According to a recent report by CARE, there is one peacekeeper for every 5,380 Afghans, whereas post-conflict zones like Kosovo, Bosnia, Croatia, and East Timor have had one peacekeeper per 65 people.
Provincial reconstruction teams, or PRTs, are civilian-led military teams charged with working on high-profile infrastructure and reconstruction projects. The US runs two, and Britain and New Zealand have one each. The German team would take over the US-led PRT in Kunduz and primarily protect several hundred German aid workers building roads, schools, and hospitals.
PRT soldiers are armed, but may use deadly force only in self-defense or to protect civilian aid workers. They do not perform regular security patrols or resolve civil disputes. "PRTs cannot intervene in narcotic, warlord, or disarmament activities. Afghanistan's provinces need security forces for these issues," says Barnett Rubin of the Center on International Cooperation (CIC) in New York.

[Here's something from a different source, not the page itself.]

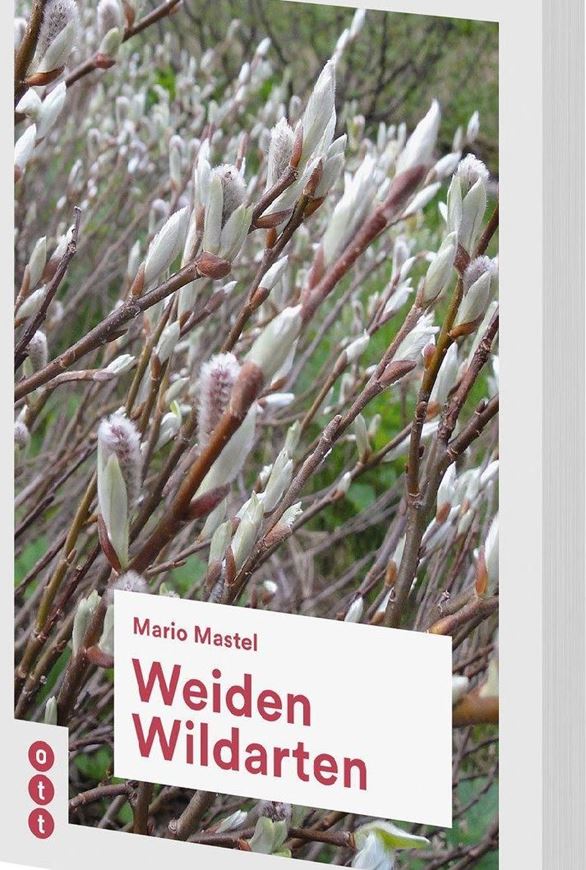 Weiden Wildarten. 2019. illus. 264 S. Broschiert.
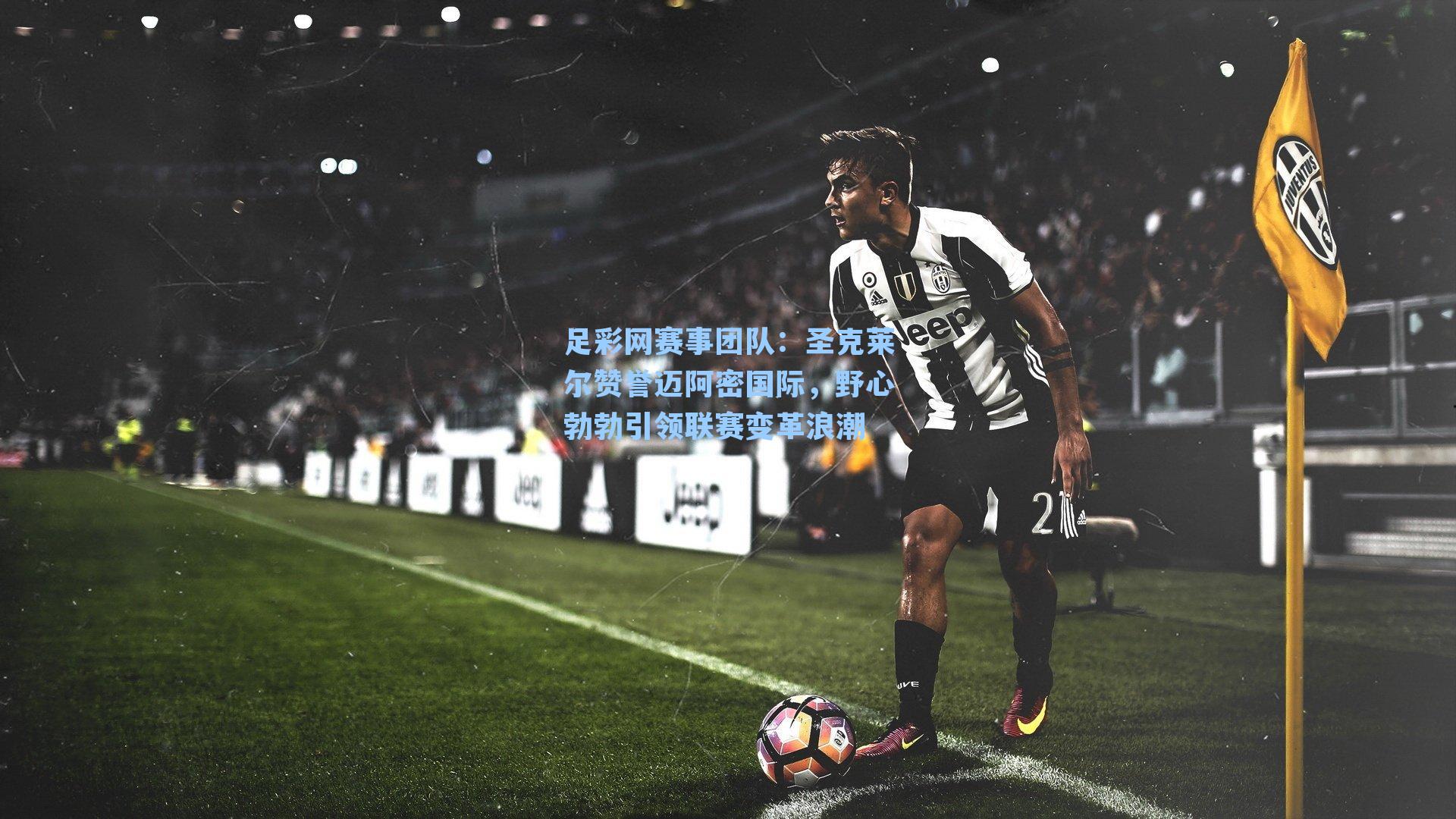 足彩网赛事团队：圣克莱尔赞誉迈阿密国际，野心勃勃引领联赛变革浪潮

Supporters say the German public won't accept the expansion of troops unless it is in conjunction with rebuilding efforts. Mr. Barker says German officials are also motivated by trying to build goodwill with the US, while not contributing troops to the US-led occupation of Iraq.
"Germany feels that the [Afghan] reconstruction process is at a crucial point. The next steps are the preparation of the general elections in the summer of 2004 and the drafting of the new constitution. We want to make sure that these important steps can be realized, and we believe that providing the necessary security is vital - in Kabul, as well as in other provinces," says Andrea Berdesinski, a German government spokeswoman in Berlin.
The process for expanding the force could extend into 2004, which may be too late for local elections and the ratification of the constitution. Germany's UN proposal suggested changing the Afghan mandate in December, when it's up for renewal.
But the Afghan government seems willing to accept whatever it can get for security. Gen. Gul Nabi Ahmadzai, the chief of staff at the Afghan Ministry of Interior, says PRTs can be beneficial if they are used to train provincial police forces.
"Just the presence of some German troops in Kunduz will be enough to ward off the evildoers. It is a symbolic effort," says General Ahmadzai.